▶ [Assignment]
In the passage about generating words with a Markov chain, why is a dictionary defined before the word generation step? Answer in one to three sentences.

▶ [Given passage]
═══

Therefore, the probabilities in the first line correspond to the transition probability from the beginning of the word to the next letter.

Here is a partial schema of the Markov Chain, in which I have represented some of the connexions :

image

To be able to interpret what is going on, we define a dictionary with the correspondance between the index and the letter :

dic={1 : ' ', 
    2 : 'a', 
    3 : 'b', 
    4: 'c', 
    5 : 'd', 
    6 : 'e', 
    7: 'f', 
    8 : 'g', 
    9 : 'h', 
    10: 'i', 
    11: 'j', 
    12 : 'k', 
    13 : 'l', 
    14: 'm', 
    15 : 'n', 
    16 : 'o', 
    17: 'p', 
    18 : 'q', 
    19 : 'r' , 
    20: 's', 
    21 : 't', 
    22 : 'u', 
    23: 'v', 
    24 : 'w', 
    25 : 'x' , 
    26: 'y', 
    27 : 'z', 
    28 : ' ' }

Generate a word

We will aim to generate a sequence of words. Using what we just covered previously, we can define a function that creates the new state starting from a given state :

def next_state(dic, bi_gram, state) :
    # Generate random threshold
    x = np.random.random()

═══

▶ [Dataset excerpt]
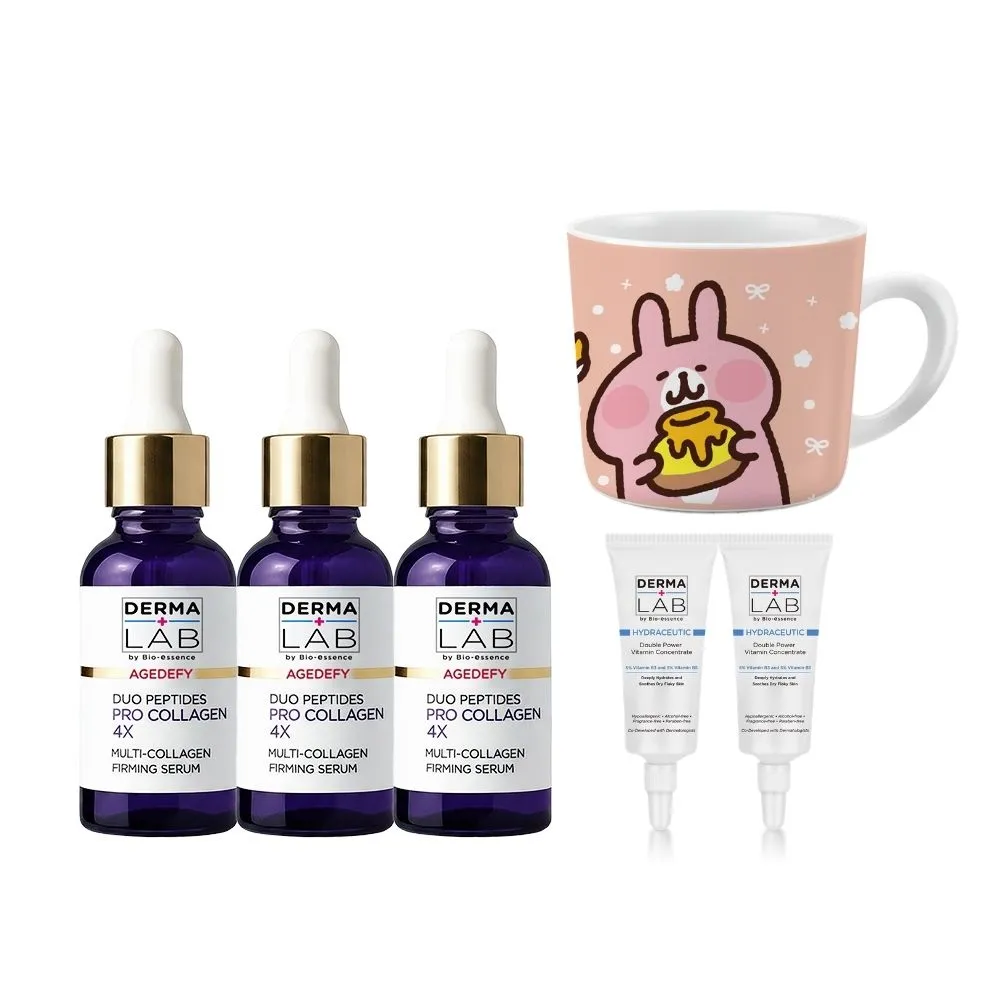【DermaLab 德美醫研】4重膠原胜肽豐盈緊緻精華30ml(3入組)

═══

▶ [Your response]
The dictionary is defined so that what is going on can be interpreted. It gives the correspondence between each index and its letter. Index 2 through 27 map to "a" through "z", and 1 and 28 map to a space.